Supplied text –
+ + + +

With the rise of the Internet of Things (IoT), customers have also come to expect intelligence in everything from refrigerators to lightbulbs. Innovators are responding accordingly. Our poll found that nearly one-third (31%) of business executives plan to improve upon their companies’ existing smart products, and almost another third (29%) intend to add AI/ML capabilities to their products soon. Only 9% of respondents said they were not producing IoT or connected devices.

This type of technology, however, necessitates robust edge computing and on-device processing, which requires greater and more efficient hardware performance. Complicating matters, the cloud data centers powering this compute shift are also voracious energy consumers. This is another area where traditional silicon is stagnating: sustainability. The cost of producing superfluous silicon is not just bad for business—it has an environmental impact. And while there’s an ongoing push toward net-zero carbon emissions within the semiconductor supply chain, the industry isn’t yet on track to meet the emissions standards set forth in the UN 2016 Paris Agreement.

An industry shift toward multi-die design could be part of the solution to these challenges. Instead of a single monolithic chip (“system on chip”), multi-die designs consist of a collection of chips (chiplets or dies) linked in a sophisticated package (“systems of chips”), which can include stacking blocks in a 3D configuration for greater density. Multi-die system designs are capable of supporting the rollout of AI/ML at scale, and they can improve silicon yields, reducing waste during chip manufacturing.

+ + + +

Task a – From the text on IoT and multi-die chip design, list every percentage figure it reports.

+ + + +

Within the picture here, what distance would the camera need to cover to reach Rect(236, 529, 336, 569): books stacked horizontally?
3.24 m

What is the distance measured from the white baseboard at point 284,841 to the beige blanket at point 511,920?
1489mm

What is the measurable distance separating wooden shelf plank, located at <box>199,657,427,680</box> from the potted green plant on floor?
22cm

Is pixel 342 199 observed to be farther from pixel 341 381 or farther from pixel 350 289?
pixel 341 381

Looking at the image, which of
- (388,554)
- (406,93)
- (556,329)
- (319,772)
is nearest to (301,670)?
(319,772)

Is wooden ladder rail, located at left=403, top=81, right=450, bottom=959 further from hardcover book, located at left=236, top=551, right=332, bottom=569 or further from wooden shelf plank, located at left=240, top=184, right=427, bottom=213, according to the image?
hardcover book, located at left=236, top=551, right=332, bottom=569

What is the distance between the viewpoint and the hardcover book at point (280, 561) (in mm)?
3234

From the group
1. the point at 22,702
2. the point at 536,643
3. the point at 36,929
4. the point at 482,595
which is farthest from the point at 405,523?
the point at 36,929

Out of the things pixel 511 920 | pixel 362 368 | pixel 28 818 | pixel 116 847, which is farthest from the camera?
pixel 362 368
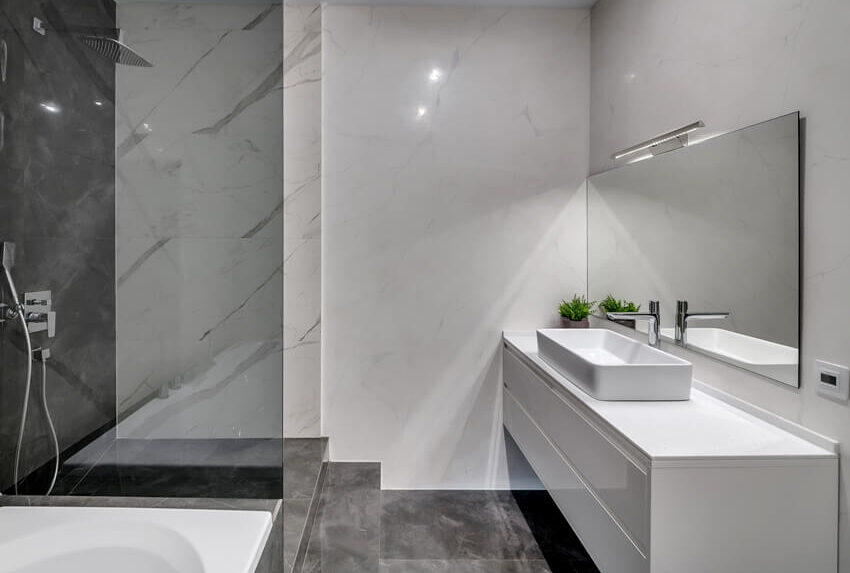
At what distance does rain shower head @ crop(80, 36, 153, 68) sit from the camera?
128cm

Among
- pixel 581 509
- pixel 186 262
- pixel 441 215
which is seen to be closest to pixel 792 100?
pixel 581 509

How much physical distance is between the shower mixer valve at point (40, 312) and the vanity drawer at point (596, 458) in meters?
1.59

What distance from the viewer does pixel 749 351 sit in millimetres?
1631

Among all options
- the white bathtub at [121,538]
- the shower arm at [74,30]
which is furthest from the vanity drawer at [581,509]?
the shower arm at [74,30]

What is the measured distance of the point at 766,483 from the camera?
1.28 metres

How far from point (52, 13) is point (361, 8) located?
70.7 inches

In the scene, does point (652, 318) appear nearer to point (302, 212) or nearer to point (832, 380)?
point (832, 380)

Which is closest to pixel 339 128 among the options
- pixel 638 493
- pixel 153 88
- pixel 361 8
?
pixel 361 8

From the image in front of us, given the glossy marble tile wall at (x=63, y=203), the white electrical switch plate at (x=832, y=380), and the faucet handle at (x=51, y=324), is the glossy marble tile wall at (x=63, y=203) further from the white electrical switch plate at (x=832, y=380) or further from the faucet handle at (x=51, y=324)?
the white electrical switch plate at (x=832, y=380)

+ + + +

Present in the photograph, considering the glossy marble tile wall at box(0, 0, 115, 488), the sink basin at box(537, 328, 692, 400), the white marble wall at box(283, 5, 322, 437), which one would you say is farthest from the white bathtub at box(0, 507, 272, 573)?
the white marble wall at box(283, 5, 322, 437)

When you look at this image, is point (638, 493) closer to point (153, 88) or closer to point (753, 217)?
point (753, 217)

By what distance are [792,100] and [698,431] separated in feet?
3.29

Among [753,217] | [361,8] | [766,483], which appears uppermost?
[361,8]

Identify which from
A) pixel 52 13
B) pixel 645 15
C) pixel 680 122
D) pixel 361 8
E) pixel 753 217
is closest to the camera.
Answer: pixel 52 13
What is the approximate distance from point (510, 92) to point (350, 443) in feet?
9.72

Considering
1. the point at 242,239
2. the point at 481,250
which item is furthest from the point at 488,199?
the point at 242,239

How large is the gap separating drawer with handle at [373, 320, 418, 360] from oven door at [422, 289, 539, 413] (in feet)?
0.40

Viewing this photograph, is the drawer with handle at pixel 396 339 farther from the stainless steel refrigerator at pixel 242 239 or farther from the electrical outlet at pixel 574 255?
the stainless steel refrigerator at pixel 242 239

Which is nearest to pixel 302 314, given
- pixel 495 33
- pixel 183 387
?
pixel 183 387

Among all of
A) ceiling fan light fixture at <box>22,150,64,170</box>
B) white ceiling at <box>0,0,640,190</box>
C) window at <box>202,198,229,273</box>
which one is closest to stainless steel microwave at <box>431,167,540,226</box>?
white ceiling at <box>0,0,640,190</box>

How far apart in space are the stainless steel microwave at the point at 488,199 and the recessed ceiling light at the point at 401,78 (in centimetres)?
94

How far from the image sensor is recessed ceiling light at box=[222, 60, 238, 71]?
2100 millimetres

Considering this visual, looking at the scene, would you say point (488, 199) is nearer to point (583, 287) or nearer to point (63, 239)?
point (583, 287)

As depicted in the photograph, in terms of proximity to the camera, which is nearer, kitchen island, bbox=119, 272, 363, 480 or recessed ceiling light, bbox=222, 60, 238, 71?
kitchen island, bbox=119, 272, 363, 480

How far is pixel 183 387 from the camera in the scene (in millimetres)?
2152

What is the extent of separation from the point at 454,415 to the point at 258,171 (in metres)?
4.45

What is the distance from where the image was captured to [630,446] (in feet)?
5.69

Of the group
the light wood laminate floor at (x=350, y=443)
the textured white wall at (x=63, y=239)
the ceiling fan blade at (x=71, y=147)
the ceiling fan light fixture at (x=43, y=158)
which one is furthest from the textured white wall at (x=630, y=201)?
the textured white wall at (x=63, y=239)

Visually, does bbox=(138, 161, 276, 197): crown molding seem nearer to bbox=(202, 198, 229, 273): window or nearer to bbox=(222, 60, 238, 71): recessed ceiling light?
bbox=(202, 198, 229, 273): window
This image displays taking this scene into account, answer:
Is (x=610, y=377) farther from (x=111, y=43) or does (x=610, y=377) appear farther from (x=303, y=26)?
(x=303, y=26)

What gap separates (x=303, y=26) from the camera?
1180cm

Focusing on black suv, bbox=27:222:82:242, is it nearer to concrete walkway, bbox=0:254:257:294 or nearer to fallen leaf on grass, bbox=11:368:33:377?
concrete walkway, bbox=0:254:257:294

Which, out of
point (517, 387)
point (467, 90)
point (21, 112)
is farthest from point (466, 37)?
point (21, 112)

+ + + +

Task b – Find each line in the listing that contains the word "island" and copy it out.

Complete answer a – 31%, 29%, 9%

Complete answer b –
As depicted in the photograph, in terms of proximity to the camera, which is nearer, kitchen island, bbox=119, 272, 363, 480 or recessed ceiling light, bbox=222, 60, 238, 71?
kitchen island, bbox=119, 272, 363, 480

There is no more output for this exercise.